L’intention sous-jacente à cette représentation prolongée était
de recréer le Kunqu dans sa forme originale.
Le directeur Lin Zhaohua s’exprime ainsi : « Nous avons encouragé
notre culture nationale et notre théâtre traditionnel depuis des
décennies, mais nous n’avons déployé aucun effort pour célébrer
notre forme la plus élevée d'art de la scène. » Il se rappelle
avoir assisté à un opéra Kunqu « innovateur »,
dans lequel les chaussures des interprètes étaient identiques
à celles portées dans l’opéra de
Pékin, et où il n'y avait aucun accompagnement musical
à la flûte, un aspect essentiel du Kunqu. Lorsqu’il est allé
à l'arrière-scène, il a trouvé trois flûtes abandonnées dans un
coin poussiéreux. Lors d’une interview qu’il a donnée à un journaliste
après la représentation, son commentaire amer a été que la compagnie
avait réussi à tuer le Kunqu.
« Le garder traditionnel, traditionnel et encore plus traditionnel »,
voilà le principe de travail de Gu Duhuang. Il explique :
« Yip Kam Tim insiste sur le fait que, de nos jours, respecter
la tradition véritablement authentique signifie être d'avant-garde,
un sentiment grâce auquel nous nous sommes serré la main. »
Ils ont conclu un accord dans moins d’une demi-heure. L’unique
condition de Gu était que la mise en scène de Yip n’éclipse pas
la vraie représentation.
Gu Duhuang est né dans une grande famille aisée et a étudié l’art dramatique
occidental. Il ne partage pas la passion dévorante de Bai Xianyong
pour le Kunqu, mais croit que l'art de la scène, qu’il
soit chinois ou occidental, entretient un lien. Ayant cela bien
en tête, il a essayé de préserver l'originalité du
Kunqu, plutôt que de le reproduire comme une fausse
antiquité.
Pour Gu, le danger de l’« homicide » –le risque que le Kunqu soit remplacé
par d'autres genres d'opéra folklorique− n'est pas aussi
grand que le risque du « suicide » que posent les personnes
du domaine du Kunqu qui insistent pour le moderniser, le
populariser et l’occidentaliser. Pour sa part, Gu ne s'oppose
pas à la création d’un nouvel opéra, mais il attache plus d'importance
à reconstituer et à préserver la tradition. À son avis, la condition
préalable cruciale aux productions contemporaines de Kunqu est de respecter sa
forme originale, à défaut de quoi le résultat sera médiocre.

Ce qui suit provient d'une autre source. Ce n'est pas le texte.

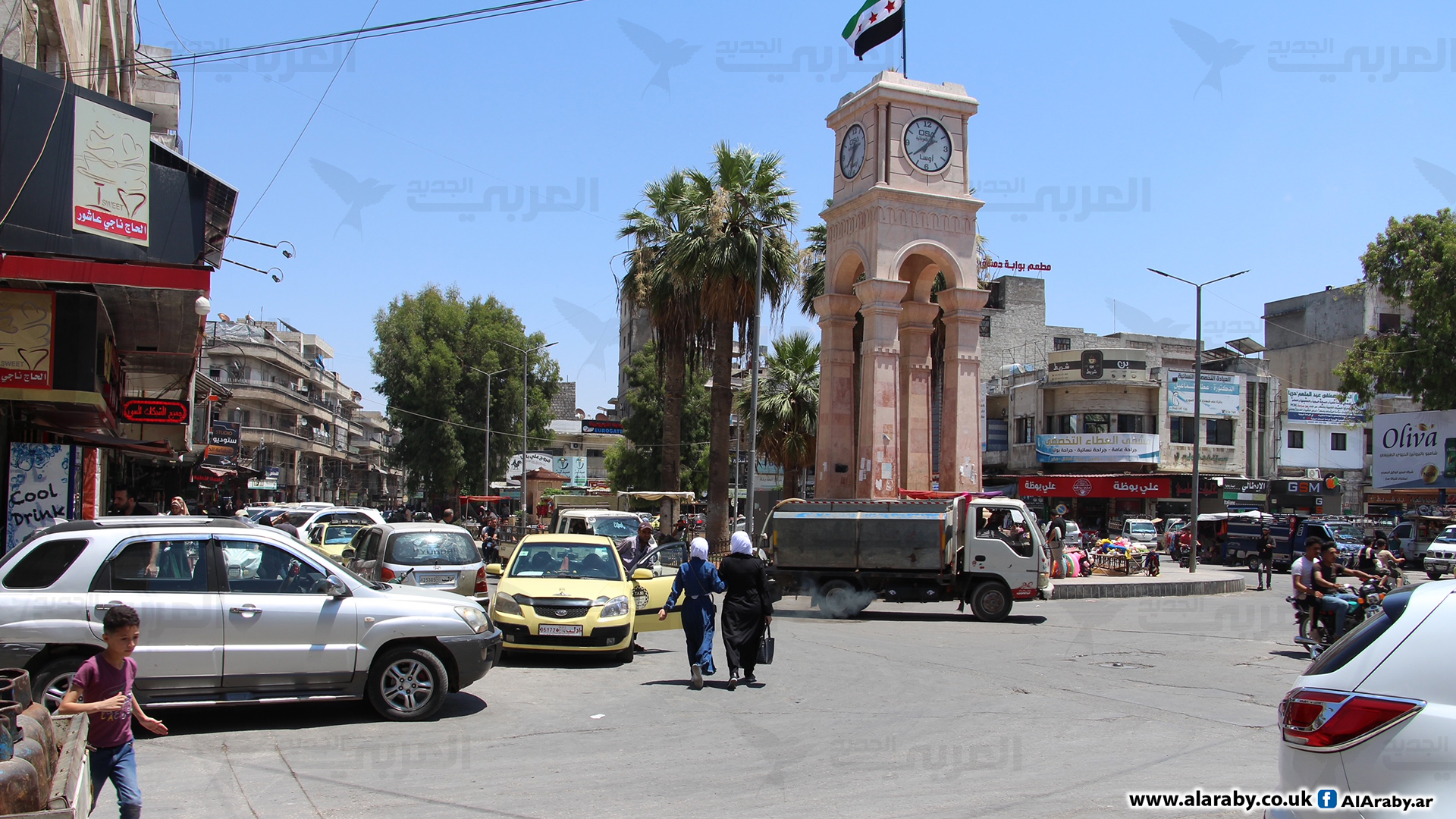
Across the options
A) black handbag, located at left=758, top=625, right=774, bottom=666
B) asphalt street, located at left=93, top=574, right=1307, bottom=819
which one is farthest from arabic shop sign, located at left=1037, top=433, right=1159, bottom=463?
black handbag, located at left=758, top=625, right=774, bottom=666

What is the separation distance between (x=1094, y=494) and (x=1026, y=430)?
6.44 metres

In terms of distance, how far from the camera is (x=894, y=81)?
26.6 metres

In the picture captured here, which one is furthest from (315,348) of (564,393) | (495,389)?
(495,389)

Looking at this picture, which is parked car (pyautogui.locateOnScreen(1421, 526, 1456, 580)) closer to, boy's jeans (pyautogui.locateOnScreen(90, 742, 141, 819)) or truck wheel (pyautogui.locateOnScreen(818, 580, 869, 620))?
truck wheel (pyautogui.locateOnScreen(818, 580, 869, 620))

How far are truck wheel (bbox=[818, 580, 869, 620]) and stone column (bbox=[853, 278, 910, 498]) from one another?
A: 275 inches

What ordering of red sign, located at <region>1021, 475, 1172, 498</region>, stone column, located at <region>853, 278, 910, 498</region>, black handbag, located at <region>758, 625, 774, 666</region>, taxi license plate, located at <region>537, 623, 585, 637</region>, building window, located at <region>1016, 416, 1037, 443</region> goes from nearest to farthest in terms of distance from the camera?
1. black handbag, located at <region>758, 625, 774, 666</region>
2. taxi license plate, located at <region>537, 623, 585, 637</region>
3. stone column, located at <region>853, 278, 910, 498</region>
4. red sign, located at <region>1021, 475, 1172, 498</region>
5. building window, located at <region>1016, 416, 1037, 443</region>

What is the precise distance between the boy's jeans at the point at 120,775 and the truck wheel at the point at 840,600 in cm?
1561

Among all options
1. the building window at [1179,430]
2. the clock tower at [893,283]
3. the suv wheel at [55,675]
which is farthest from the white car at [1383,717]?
the building window at [1179,430]

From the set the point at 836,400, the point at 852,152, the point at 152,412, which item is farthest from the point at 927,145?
the point at 152,412

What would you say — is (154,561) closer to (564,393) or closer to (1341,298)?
(1341,298)

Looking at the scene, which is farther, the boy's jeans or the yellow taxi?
the yellow taxi

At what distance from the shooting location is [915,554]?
63.6ft

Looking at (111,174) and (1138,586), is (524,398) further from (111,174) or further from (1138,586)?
(111,174)

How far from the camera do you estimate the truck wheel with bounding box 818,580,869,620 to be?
1975 centimetres
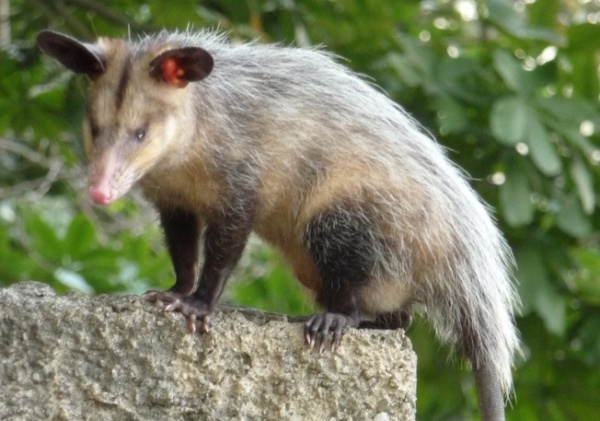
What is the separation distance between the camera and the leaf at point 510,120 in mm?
5863

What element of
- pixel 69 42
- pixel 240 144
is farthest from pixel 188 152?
pixel 69 42

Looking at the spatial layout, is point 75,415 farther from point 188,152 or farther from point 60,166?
point 60,166

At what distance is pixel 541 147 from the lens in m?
5.91

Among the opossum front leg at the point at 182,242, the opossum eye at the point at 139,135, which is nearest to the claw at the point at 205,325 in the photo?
the opossum eye at the point at 139,135


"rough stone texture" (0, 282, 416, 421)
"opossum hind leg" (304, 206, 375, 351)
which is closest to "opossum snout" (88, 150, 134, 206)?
"rough stone texture" (0, 282, 416, 421)

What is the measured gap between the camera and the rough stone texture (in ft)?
11.6

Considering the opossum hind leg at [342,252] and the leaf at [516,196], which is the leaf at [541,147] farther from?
the opossum hind leg at [342,252]

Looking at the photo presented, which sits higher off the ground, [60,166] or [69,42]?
[69,42]

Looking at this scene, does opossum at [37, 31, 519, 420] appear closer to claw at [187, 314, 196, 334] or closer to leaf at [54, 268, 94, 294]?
claw at [187, 314, 196, 334]

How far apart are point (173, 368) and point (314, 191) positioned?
1.27 m

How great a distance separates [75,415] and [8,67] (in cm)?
373

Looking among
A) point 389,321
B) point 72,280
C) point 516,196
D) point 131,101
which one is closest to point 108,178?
point 131,101

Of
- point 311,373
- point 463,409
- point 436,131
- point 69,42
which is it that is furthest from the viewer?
point 463,409

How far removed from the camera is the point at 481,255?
477cm
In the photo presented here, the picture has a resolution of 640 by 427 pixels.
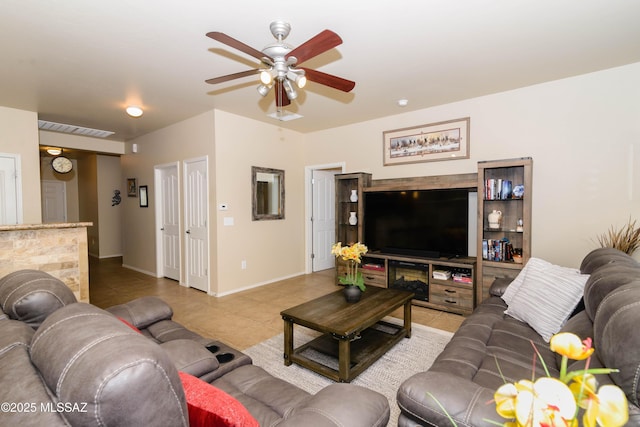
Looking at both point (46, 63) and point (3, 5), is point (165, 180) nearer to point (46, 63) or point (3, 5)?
point (46, 63)

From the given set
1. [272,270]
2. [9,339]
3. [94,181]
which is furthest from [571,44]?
[94,181]

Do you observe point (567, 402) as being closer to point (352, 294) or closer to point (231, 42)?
point (231, 42)

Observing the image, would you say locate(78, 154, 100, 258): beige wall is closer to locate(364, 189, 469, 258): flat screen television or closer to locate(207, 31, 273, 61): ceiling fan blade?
locate(364, 189, 469, 258): flat screen television

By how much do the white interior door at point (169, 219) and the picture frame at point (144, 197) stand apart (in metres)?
0.48

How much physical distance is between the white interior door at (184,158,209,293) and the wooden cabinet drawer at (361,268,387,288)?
2.41m

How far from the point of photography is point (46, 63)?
290 centimetres

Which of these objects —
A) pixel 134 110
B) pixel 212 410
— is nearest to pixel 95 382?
pixel 212 410

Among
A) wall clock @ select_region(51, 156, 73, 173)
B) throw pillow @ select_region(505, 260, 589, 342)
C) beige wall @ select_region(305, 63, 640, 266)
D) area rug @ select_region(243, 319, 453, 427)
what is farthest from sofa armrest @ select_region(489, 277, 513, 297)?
wall clock @ select_region(51, 156, 73, 173)

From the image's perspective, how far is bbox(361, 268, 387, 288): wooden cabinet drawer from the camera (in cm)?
431

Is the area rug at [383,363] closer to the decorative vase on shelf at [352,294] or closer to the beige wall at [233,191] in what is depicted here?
the decorative vase on shelf at [352,294]

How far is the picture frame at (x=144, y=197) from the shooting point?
18.9 ft

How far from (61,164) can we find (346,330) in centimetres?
827

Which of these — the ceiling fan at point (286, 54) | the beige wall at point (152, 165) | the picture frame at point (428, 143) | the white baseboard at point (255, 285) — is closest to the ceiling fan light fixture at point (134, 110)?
the beige wall at point (152, 165)

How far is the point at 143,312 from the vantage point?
2.08m
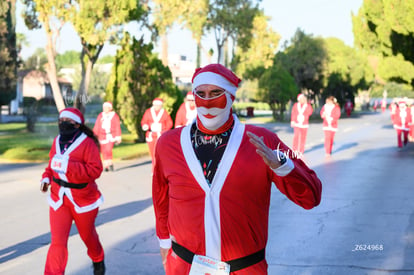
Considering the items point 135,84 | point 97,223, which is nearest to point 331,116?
point 135,84

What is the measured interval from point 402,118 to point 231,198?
20698mm

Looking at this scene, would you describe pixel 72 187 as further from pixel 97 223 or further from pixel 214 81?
pixel 97 223

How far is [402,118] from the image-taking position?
2267 cm

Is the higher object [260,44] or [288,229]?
[260,44]

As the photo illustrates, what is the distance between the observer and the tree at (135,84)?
995 inches

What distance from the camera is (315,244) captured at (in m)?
7.67

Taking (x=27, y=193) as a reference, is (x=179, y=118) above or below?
above

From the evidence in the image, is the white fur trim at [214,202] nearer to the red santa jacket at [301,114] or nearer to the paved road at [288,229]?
the paved road at [288,229]

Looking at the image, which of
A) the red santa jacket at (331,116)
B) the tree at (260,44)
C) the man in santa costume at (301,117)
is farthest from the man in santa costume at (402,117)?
the tree at (260,44)

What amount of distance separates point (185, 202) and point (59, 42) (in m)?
19.6

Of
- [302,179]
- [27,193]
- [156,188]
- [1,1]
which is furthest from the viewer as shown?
[1,1]

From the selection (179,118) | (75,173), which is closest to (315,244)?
(75,173)

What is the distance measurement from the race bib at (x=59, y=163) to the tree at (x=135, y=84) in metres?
19.4

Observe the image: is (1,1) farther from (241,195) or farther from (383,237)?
(241,195)
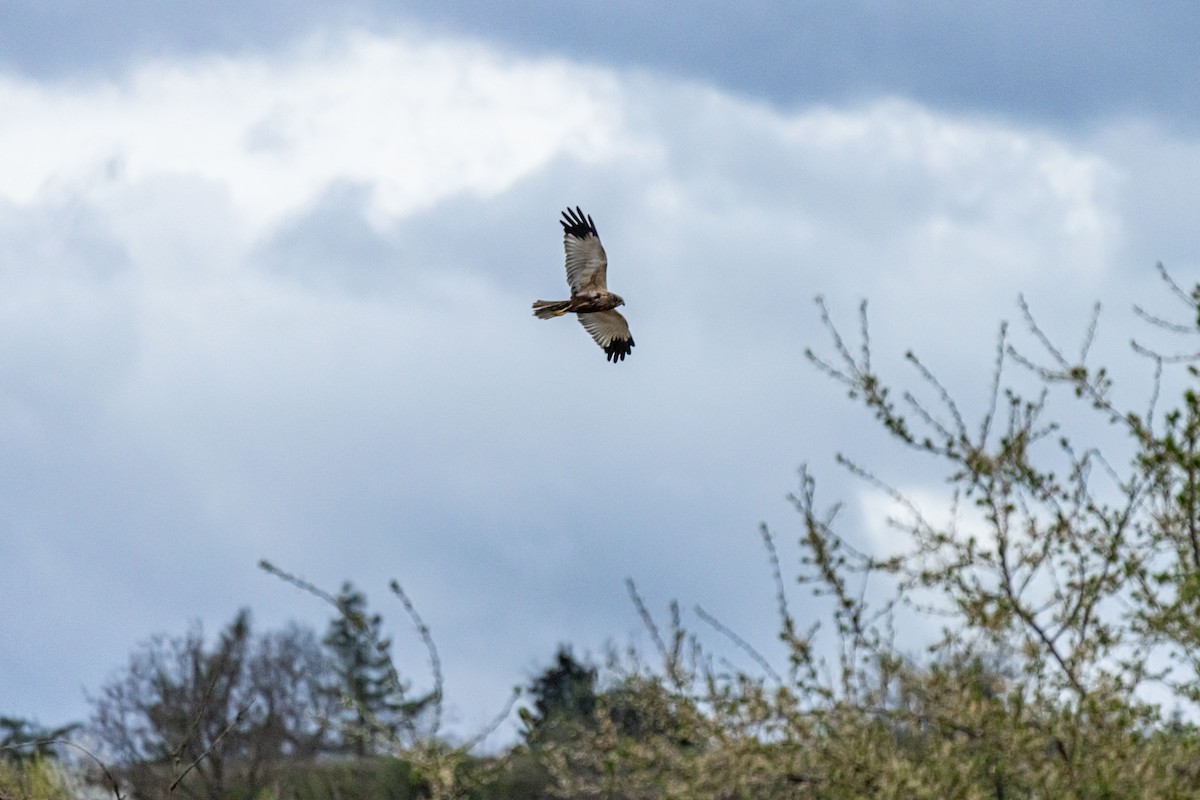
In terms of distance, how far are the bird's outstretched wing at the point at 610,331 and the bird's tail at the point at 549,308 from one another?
0.61 m

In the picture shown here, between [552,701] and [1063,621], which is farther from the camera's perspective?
[552,701]

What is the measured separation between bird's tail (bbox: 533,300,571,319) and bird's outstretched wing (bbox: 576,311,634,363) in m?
0.61

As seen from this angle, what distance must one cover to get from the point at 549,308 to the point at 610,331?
4.02 feet

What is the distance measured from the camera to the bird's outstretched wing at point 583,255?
46.5ft

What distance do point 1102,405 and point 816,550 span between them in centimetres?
148

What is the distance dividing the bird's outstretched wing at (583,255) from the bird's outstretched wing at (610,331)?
0.39 meters

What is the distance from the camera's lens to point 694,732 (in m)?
8.41

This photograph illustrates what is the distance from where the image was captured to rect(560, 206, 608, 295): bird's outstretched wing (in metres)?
14.2

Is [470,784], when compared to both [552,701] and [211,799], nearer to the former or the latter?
[552,701]

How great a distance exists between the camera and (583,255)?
1423cm

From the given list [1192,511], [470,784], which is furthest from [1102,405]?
[470,784]

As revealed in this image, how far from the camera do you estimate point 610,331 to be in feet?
48.3

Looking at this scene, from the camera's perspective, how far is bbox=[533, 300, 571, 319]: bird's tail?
13422 mm

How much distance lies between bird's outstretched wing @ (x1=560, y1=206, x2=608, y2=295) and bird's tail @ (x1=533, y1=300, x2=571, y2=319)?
303 millimetres
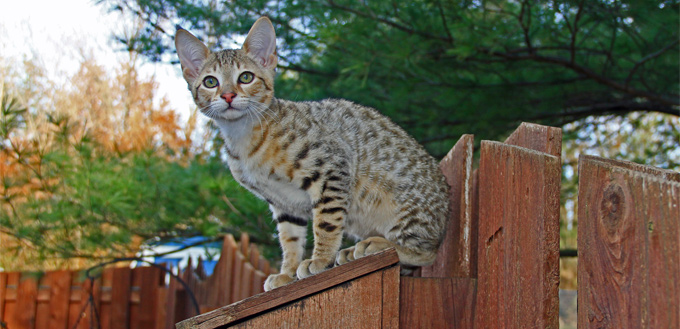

« À l'origine, il y avait un répertoire de 500 œuvres, mais seulement
200 restent », déplore-t-il. Quant au nombre de personnes
qui travaillent dans le Kunqu, Gu ne peut indiquer le nombre
exact : « Environ six troupes d'opéra comportant un
total de 900 interprètes. »
Gu considère le parrainage des amateurs taiwanais du Kunqu comme un geste héroïque. Sans la conception, l’investissement
et la publicité de Bai Xianyong, de Yip Kam Tim et de Chen Qide,
ni Le pavillon des pivoines ni Le palais de la vie éternelle
n'auraient pu attirer l'attention du public, qu’ils soient classés
patrimoine mondial intemporel ou non.
 |
Scène
d’un opéra Kunqu. |
Cedric Aviani, de France, est coordinateur de Beijing Performance International
pour Le palais de la
vie éternelle. La première fois qu'il a vu cet opéra, c’était
à Taipei. Il a assisté à chacune des trois soirées de représentation,
quelque chose qu'il n'aurait jamais imaginé pouvoir faire. Sa
réaction : « C’était fantastique! Quiconque s’intéresse
à la culture pure appréciera. » Aviani croit que ce superbe
opéra chinois devrait appartenir au monde entier.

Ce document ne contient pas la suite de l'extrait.